SUPPLIED TEXT

Thursday, October 16, 2014

...and then the princesses took all of their fancy poof skirts and mirrors back to their castles on mountaintops in lands far, far away.

Fairytale Princesses have always been a part of culture.
When I was a child, Fairy Tale princesses, like Cinderella, Snow White, and Sleeping Beauty had Fairy God Mothers; Seven Dwarfs; impossibly long hair.  They had evil queens trying to destroy them.  They wore big poofy gowns in the forest and sang songs with woodland creatures.  There was a story of good vs evil, and evil was looking like it would triumph, but then in the end, GOOD always won, and the princess married Prince Charming, and the closing scene showed them driving off into the sunset together, to live Happily Ever After in a beautiful castle.
     I think that's a pretty good story.
 I think it's the story that lives in all of our hearts and minds, for it's the very story of our spiritual reality, according to the bible. 
     When I was a child, fairy tales were kept in books and in Disney movies.
They lived in an alternate world, and their lives did not intersect with my own.
I would read the stories, or they would be read to me.  I would look at the pictures and think about all of the pretty things.  And then I would close the book, put it back on my shelf, lace up my tennis shoes, and go outside to play football. 
     But here now, in 2014,  princesses are everywhere.  Princess culture has invaded.
I think the shift began in the early '90's.   The "Princesses" became less princess-y, and increasing more relateable, realistic, less likely to go live off in a faraway land, and more likely to live in another country.  But definitely on this planet.  And possible just a few blocks over.
   Little girls dress up like them.  They brush the hair of the toddler doll versions of them.  They collect the Barbie version of them.   They watch Disney specials in which the princesses interact.  Their closets are lined with princess dresses.

THE DATA
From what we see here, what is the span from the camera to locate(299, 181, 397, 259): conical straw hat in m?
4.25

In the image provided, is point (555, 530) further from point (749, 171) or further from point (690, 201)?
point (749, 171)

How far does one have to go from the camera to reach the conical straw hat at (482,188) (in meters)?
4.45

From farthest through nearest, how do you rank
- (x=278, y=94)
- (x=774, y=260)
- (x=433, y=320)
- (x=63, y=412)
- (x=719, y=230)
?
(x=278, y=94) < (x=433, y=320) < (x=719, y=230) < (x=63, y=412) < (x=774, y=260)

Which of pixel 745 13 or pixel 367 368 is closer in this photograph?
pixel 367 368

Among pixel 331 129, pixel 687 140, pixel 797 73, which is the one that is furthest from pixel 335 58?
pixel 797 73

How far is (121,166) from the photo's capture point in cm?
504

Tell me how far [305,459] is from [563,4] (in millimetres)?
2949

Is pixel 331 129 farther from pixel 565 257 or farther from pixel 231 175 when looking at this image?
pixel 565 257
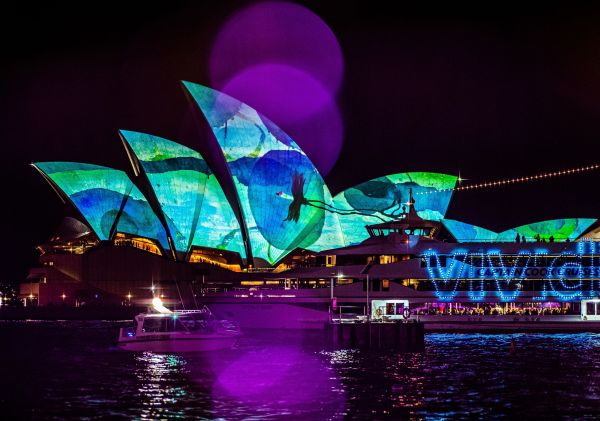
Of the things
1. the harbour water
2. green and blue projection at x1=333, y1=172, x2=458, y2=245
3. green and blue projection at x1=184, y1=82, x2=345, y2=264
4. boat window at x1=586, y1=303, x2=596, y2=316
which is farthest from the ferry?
green and blue projection at x1=333, y1=172, x2=458, y2=245

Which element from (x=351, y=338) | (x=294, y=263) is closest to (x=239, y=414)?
(x=351, y=338)

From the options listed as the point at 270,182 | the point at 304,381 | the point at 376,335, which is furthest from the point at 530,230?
the point at 304,381

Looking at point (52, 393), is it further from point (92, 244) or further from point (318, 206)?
point (92, 244)

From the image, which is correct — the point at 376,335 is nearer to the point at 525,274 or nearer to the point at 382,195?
the point at 525,274

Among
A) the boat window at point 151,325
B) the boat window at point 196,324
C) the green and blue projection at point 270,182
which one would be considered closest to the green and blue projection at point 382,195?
the green and blue projection at point 270,182

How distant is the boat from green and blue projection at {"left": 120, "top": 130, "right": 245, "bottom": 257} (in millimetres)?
31244

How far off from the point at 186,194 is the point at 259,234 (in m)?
6.75

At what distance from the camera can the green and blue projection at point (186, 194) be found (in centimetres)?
7525

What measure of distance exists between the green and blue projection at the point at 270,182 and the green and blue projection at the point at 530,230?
11127mm

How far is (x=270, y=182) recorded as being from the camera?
73.6 m

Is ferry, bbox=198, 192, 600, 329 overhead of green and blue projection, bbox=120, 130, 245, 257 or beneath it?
beneath

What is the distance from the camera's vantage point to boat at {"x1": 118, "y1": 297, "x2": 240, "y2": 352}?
4353cm

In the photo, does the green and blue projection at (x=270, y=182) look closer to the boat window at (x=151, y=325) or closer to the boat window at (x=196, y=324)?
the boat window at (x=151, y=325)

PROBLEM SET
1. Answer these questions about the post on princess culture, using only what it states.
(a) Which three fairy tale princesses does the post name as examples from the writer's childhood?
(b) After closing the book, what did the writer go outside to play?
(c) When does the writer think the shift in princess culture began?
2. Write out the stretch of the post on princess culture from "When I was a child, Fairy Tale princesses, like" through "to the bible.".
3. Continue the post on princess culture from the point where it stops.

RESULTS BY TASK
1.
(a) Cinderella, Snow White, and Sleeping Beauty.
(b) Football.
(c) In the early '90s.

2.
When I was a child, Fairy Tale princesses, like Cinderella, Snow White, and Sleeping Beauty had Fairy God Mothers; Seven Dwarfs; impossibly long hair.  They had evil queens trying to destroy them.  They wore big poofy gowns in the forest and sang songs with woodland creatures.  There was a story of good vs evil, and evil was looking like it would triumph, but then in the end, GOOD always won, and the princess married Prince Charming, and the closing scene showed them driving off into the sunset together, to live Happily Ever After in a beautiful castle.
     I think that's a pretty good story.
 I think it's the story that lives in all of our hearts and minds, for it's the very story of our spiritual reality, according to the bible.

3.
I am not saying that these things are bad.
I am simply observing the shift, and can bear witness to the fact that at least one Four Year Old I know is overwhelmed by the lack of distance the Princess Invasion has brought. Her identity becomes overwhelmed by the subtle messages, not so subtle to her.
She has not yet learned to identify fact from fiction.
To say "That was a brilliant story, and so beautifully portrayed.  What was the lesson in it?"
And then put the book on the shelf.
In the culture I see around me,
The level of innocent separation and distance has been removed from today's childhood. 
And then I walk through the store and see the covers of magazines, in which real women are posing in bathing suits with impossibly long hair and unlined faces, and the caption says that so and so famous person is " 60 and BETTER THAN EVER!"
Is it just me, or is it strange to see a 60 year old who looks like a 20 year old?  I don't think, "Wow," I think, "Weird."
And then I wonder, in what way is this famous person "Better?"  Better at looking 20?
I realize that "20" is the center of the Earth, to which the force of gravity is pulling everyone of every age.  The toddlers are trying to be 20, the elders are trying to be 20.
 Princesses never age a day past 20.
There are surgeries performed, there are injections injected.
There are bones broken and rearranged and skin stretched and stretched and stretched.
How awful if anyone were to see your laugh lines are realize that you had ever laughed.
How awful if anyone were to see your crows feet, and realized that crows had ever landed on your face.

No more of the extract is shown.